Former government members run data firm behind successful leftist electoral campaigns in Hungary

Ex-PM Gordon Bajnai, former Minister for Intelligence Ádám Ficsor, campaign strategist Viktor Szigetvári, sociologist Tibor Dessewffy teamed up behind the Datadat group. The secretive company ran the Facebook ad campaign behind last year’s electoral successes for the united opposition.

A select group of top former politicians run the companies responsible for the lion’s share of the Facebook ad campaign of the united opposition during last year’s municipal elections in Hungary. The elections ended with surprise wins for the rainbow coalition of opposition groups, who managed to wrest control of Budapest and several other bigger cities from the ruling Fidesz party.

The opposition, drawing on limited resources in the face of overwhelming political, financial, and media superiority, in the online arena centred its efforts on EzaLényeg, a newly established news site. Átlátszó has already reported that EzaLényeg’s ‘news’, though not fake per se, were in fact carefully crafted and targeted messages aiming to resonate with various electoral groups and then given publicity via the spending of some 68,3 million HUF on Facebook’s advertising system.

Now we’re pulling the curtain back on the group running the core of the operation. Former PM Gordon Bajnai, former Minister for Intelligence Ádám Ficsor, campaign strategist Viktor Szigetvári and sociologist Tibor Dessewffy are all, in various ways, partaking in the company group Datadat. The group includes Hungary-registered Datadat Professional Kft., which is responsible for politics-related activity, and B2B-oriented Datalyze Kft. and Datadat HR Kft., as well as Datadat OÜ, registered in Estonia. According to our sources, this group is responsible for EzaLényeg’s targeting.

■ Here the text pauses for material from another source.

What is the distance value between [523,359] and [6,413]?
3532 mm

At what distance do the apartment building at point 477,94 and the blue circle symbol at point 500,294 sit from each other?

Datadat Kft. is explicitly mentioned as ‘data processor’ on websites of several politicians, including MEP Klára Dobrev, PM-s László Varju and Oláh Lajos, and ex talk show host Olga Kálmán, all of whom are members of Demokratikus Koalíció (DK), a centre-liberal opposition party, and also Nyugati Fény, a news commentary site considered close to DK. Our sources say that the Messenger-bot of former PM Ferenc Gyurcsány, the president of DK is also the result of Datadat’s work.

Datadat OÜ is featured on the site of DK itself as responsible for software engineering, and as data processor on the site of last year’s electoral party of the united opposition in the town of Miskolc. Particularly worded privacy policies on other websites, which forgo exactly naming their data processors, hint at Datadat’s possible role at EzaLényeg, Idea Intézet, a left-leaning political analyst think tank, Partizán, a leftist video news channel, and also on the Facebook pages of the opposition’s electoral party in Szombathely and a single Socialist politician who ran for a seat in Kiskunfélegyháza.

Datadat’s own website advertises services including software helping messenger-bots and running connected databases sourced via various social media channels, reminiscent of the services provided by infamous Cambridge Analytica.